Toolbox Talks Work | 6 Tips to Improve Toolbox Talks
Toolbox talks are a simple way to decrease incidents through sharing wisdom and experience; they are sometimes also referred to as Safety Start-ups or Tailgate Meetings. In other words, a Toolbox Talk is a meeting where your staff can discuss dangers and procedures.
According to Associated Builders and Contractors, total recordable incidents dropped 78 percent with the companies that held weekly toolbox talks versus the ones who held them monthly.
These numbers are pretty staggering, yet maybe there’s more to it. With automation, compartmentalized stations, and workers being isolated in their tasks, there’s less knowledge being passed around the shop, warehouse, or construction site.
In the past, workers could converse freely and the amount of hands older jobs required meant people were closer to each other, they could share stories, techniques, and risks. Sure, there was more non-work-related banter than anything, but there was wisdom as well.
Nowadays, work is dirtier, hotter, and noisier. Likewise, it has become lonelier. With this loneliness and isolation comes a gap in knowledge. Wisdom and perspectives that would have eventually come out in the banter are now drowned out in productive 21st-century worksites. And we wonder why accidents happen so frequently. It could be due to less knowledge being passed through employees.
There’s no doubt that toolbox talks ease these modern symptoms. They give employees a focussed goal (to speak about safety) and they give staff time to share knowledge and techniques.
In short, wisdom can mitigate danger and risks. Therefore, wisdom needs a forum, or a place to spread, and toolbox talks are a good start.
6 Toolbox Tips That Foster Wisdom
Share Stories, Not Statistics
Stories allow people to relate to conversations. They give clear perspectives and if they’re between co-workers, they share a lot in common with the listeners. Everyone has a different way of mitigating danger at work and hearing multiple stories allows people to pick and choose the techniques they’d like to adopt.
That’s why your veteran employees are your best avenue for teaching. Encourage them to share stories and perhaps even assure them that others cannot hear. Close calls happen constantly on job sites, and they can paint a bad picture for an employee who wants to keep his head down. If you assure your staff the meeting is private, it could prove more beneficial.
Focus Your Topics
Dwelling too long on certain topics won’t necessarily help teach. In fact, lengthy explanations can often bore your staff. Driving quick concise lessons into them via stories and examples is the best way to keep people interested and listening. Aids like Toolbox Talk software can help organize your topics and send useful data to other parts of your company.
Keep it Relatable
Similar to sharing stories, keeping your topic relatable is essential when speaking in these meetings. Toolbox Talks are most effective when they associate general safety lessons with the tasks the employees actually perform on a daily basis.

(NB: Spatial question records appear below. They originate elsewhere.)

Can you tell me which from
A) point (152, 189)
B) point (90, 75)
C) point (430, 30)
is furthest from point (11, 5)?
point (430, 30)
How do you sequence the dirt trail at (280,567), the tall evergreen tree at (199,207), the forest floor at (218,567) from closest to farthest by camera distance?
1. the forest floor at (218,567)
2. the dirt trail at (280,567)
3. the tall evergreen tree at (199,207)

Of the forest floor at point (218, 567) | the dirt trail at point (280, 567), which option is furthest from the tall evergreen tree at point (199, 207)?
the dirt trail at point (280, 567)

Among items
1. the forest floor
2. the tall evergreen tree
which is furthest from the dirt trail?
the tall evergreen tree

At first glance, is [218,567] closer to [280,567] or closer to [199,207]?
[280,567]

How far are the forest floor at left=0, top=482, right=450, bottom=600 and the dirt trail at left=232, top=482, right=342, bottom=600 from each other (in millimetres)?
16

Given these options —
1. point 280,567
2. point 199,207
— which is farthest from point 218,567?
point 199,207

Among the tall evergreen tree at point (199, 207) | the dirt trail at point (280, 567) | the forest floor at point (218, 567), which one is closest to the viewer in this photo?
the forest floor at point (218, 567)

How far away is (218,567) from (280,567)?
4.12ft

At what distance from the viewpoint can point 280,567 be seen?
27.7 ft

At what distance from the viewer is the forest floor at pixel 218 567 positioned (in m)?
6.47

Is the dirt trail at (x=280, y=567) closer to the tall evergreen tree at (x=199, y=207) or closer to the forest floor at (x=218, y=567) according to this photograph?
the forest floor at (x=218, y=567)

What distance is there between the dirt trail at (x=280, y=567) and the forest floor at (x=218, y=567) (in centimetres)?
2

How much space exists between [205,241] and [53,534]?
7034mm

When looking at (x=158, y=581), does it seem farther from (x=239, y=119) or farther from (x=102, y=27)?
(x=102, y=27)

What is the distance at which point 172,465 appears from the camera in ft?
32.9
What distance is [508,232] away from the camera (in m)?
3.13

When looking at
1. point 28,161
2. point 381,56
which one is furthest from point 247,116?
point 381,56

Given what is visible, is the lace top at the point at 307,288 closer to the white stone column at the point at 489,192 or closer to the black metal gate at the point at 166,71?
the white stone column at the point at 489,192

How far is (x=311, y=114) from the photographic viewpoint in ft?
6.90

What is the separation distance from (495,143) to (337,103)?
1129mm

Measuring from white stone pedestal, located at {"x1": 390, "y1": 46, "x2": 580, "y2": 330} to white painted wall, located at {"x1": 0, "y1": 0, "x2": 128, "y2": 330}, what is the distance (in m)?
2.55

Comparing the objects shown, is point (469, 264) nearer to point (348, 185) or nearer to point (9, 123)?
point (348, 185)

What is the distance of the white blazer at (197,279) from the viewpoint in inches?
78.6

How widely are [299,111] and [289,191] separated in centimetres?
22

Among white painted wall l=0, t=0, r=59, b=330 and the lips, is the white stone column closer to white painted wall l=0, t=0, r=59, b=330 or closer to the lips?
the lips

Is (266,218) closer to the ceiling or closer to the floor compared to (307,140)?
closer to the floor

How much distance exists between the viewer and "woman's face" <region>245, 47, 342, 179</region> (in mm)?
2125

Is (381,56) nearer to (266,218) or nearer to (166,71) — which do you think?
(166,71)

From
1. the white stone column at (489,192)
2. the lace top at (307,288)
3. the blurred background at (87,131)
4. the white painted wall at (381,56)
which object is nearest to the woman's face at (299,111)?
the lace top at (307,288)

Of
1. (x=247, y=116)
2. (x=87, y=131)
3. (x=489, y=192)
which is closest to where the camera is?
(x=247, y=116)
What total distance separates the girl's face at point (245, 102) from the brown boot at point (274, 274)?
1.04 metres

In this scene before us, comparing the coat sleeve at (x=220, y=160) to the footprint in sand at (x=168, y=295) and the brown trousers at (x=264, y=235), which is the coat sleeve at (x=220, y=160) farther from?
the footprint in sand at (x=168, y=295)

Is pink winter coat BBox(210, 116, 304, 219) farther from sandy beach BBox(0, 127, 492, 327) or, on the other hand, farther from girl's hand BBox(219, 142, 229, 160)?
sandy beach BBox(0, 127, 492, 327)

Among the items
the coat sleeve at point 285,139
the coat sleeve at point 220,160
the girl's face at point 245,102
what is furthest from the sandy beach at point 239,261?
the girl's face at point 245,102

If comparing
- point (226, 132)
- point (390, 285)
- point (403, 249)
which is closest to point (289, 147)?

So, always use examples and stories. Like “when using this lathe, never wear loose clothing due to the rotating parts and the danger of winding.”
Use Props and Places
Some of the best professors in the world use symbols and props to keep their class interested. This helps with visual learners and other different styles of learning that are often overlooked in traditional settings. It also breaks up the monotony.
So if you’re speaking about a tool, bring it out. And if you’re speaking about a place you can’t move, bring the toolbox talk to the setting.
Use Timing to Your Advantage
Change times like you changed locations and props to get the most out of your safety meetings. Ask your staff for their opinions as well. Some people learn better in the morning, others after they’ve woken up. Some companies have had great success holding meetings after lunch so the employees can share close calls or near misses they had in the morning.
Use an Optimistic Tone
You don’t want to instill dread or fear in your staff. A better approach is to keep the conversation optimistic and positive.
When speaking about lockout procedures, focus on their benefits. For instance: “Now that the person working on the machine has the only keys to the locked-out equipment, they can be sure there is no chance they will be harmed in an unscheduled start-up.”
Toolbox Talks can not only mitigate incidents and accidents, but they can share wisdom and increase productivity. Employers who see toolbox talks as just lost production time deny their employees one of the greatest teachers in nature, elder experience.